Lintott’s writing style is clear and easy to understand for the popular science reader as he explains that researchers now gather data at a rate that far outstrips their ability to analyse it, hence the growing population of volunteers around the globe each making an individual contribution. Science is a journey to build knowledge and understanding and The Crowd and The Cosmos makes it clear we can all get involved in a coffee break or bus stop queue. Yes, really. You too.
With a light-handed touch, a passion that shines through, and fun footnotes that made me chuckle, Lintott’s very human story is a gentle call to action that takes the reader from a childhood star-gazing in a Devonshire garden – and a particular evening during which he very nearly discovered something incredible because of a rather rickety tripod – to the far extremities of the space.
There’s plenty to learn within these pages about the shapes of galaxies, black holes, supernovas and the possibility of intelligent extra-terrestrial life. There’s even a touch of black magic: who knew you could turn lead into gold if only you had the equipment (a particle accelerator made from a 27-kilometre ring of superconducting magnets)?
This book is, however, much wider than the universe! Interspersed with red and blue galaxies arranged into celestial ‘cities’ or out in ‘the sticks’, serendipitous luminous supernovas and dark energy, a key conundrum in astrophysics today, you’ll find twirling dancers who play tricks on the eyes and fireworks, a Victorian network of naturalists, ships’ diaries from WW1, Welsh ghost slugs and zorillas in the zooniverse.
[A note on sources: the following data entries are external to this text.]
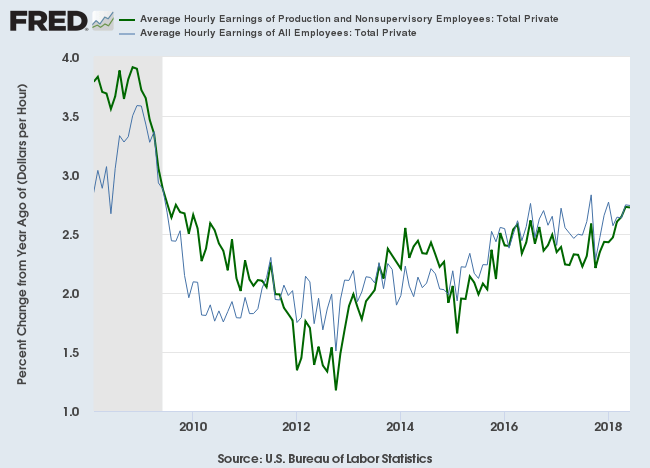 Average Hourly Earnings Growth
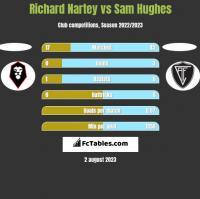 Richard Nartey vs Sam Hughes h2h player stats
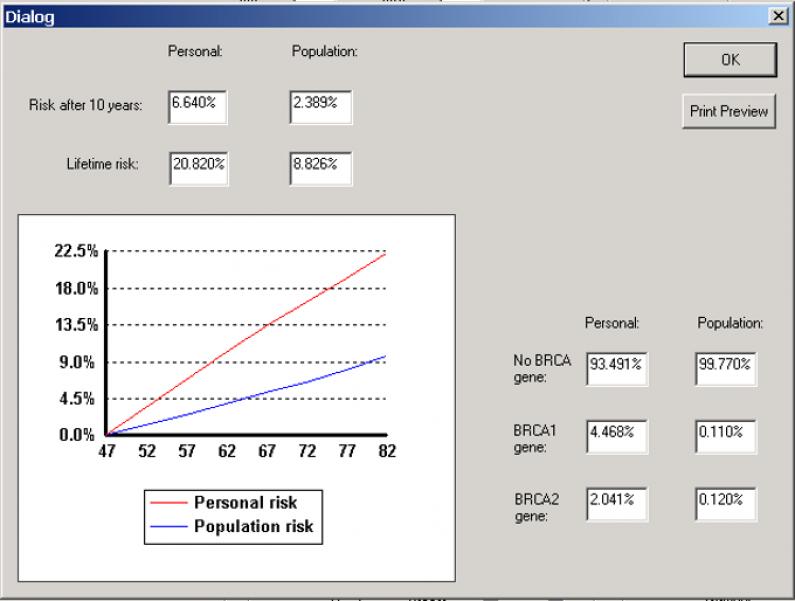 Screenshot of Tyrer-Cuzick clinical interface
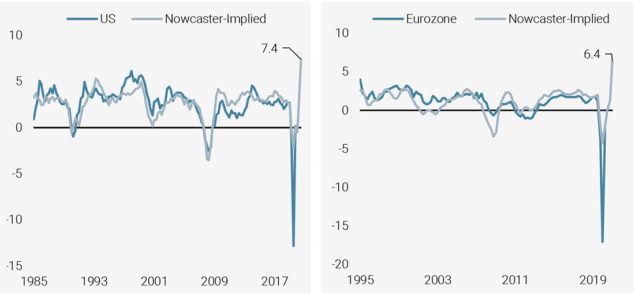 Figure 2: US and Eurozone Consumption Growth (2-quarters Moving Averages) vs. Nowcaster-Implied Growth Projection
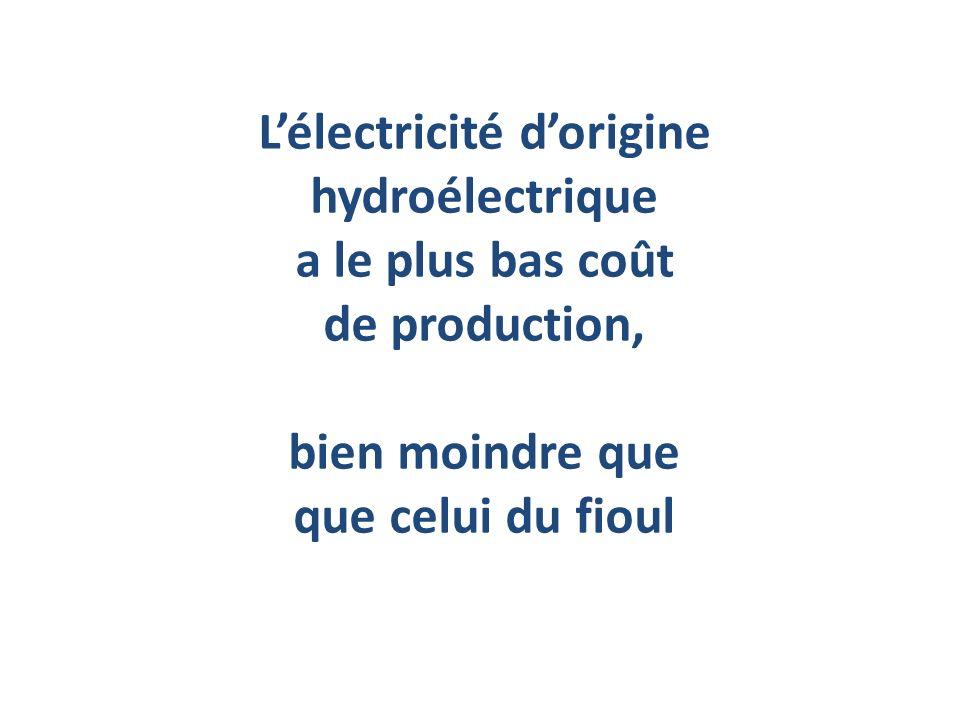 L'électricité d'origine hydroélectrique a le plus bas coût de production, bien moindre que que celui du fioul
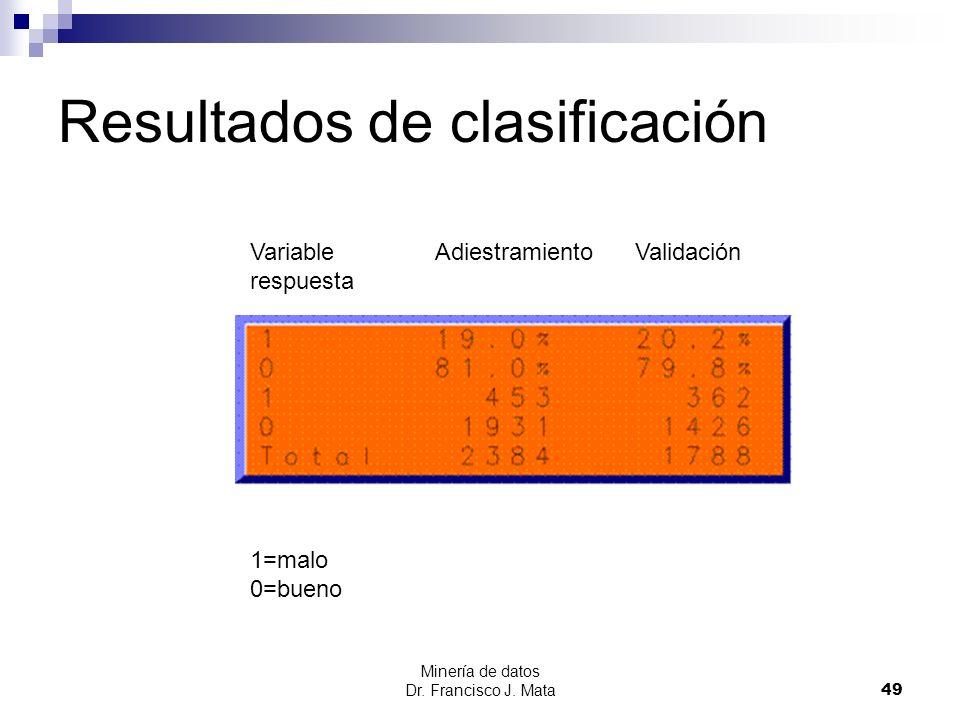 Resultados de clasificación Minería de datos Dr. Francisco J. Mata 49 Variable Adiestramiento Validación respuesta 1=malo 0=bueno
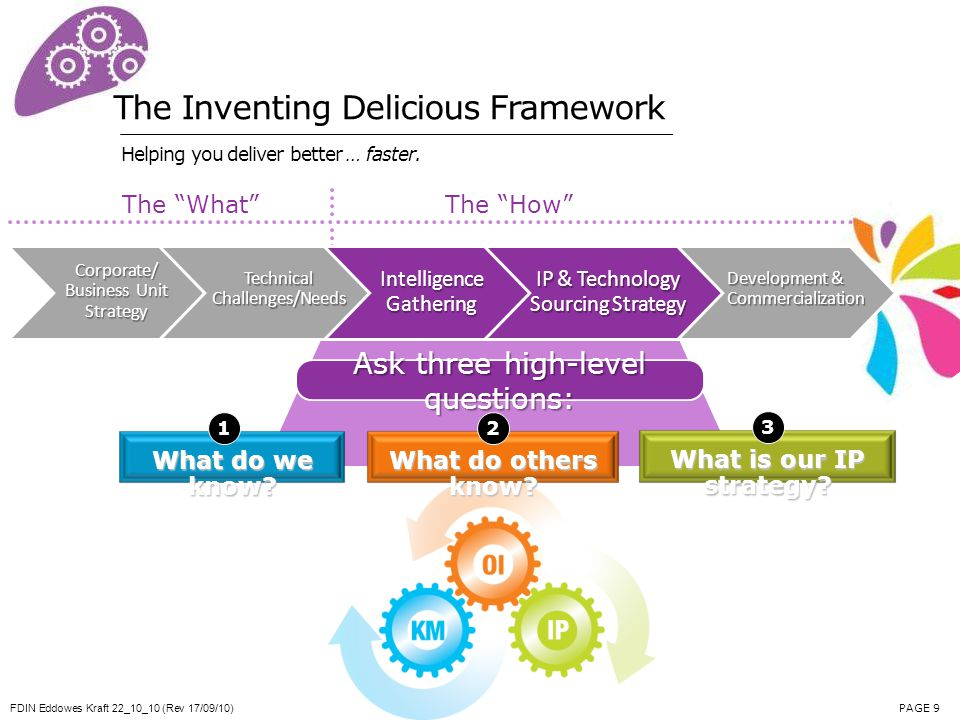 FDIN Eddowes Kraft 22_10_10 (Rev 17/09/10) PAGE 9 The Inventing Delicious Framework Helping you deliver better … faster. Ask three high-level question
However, what really caught my imagination is the truly inclusive nature of ‘citizen science’ , and how it is being applied to research in all fields from the secret lives of artists to the world of Shakespeare; and there’s a whole chapter on Lintott’s rich experiences with the penguins in an icy Antarctic in whose conservation the crowd have played their part. And so, while a book about the Cosmos and its gigantic numbers might seem a daunting prospect to the lay man, these pages are an absolute pleasure to crowd-surf. It’s time to take to the waves.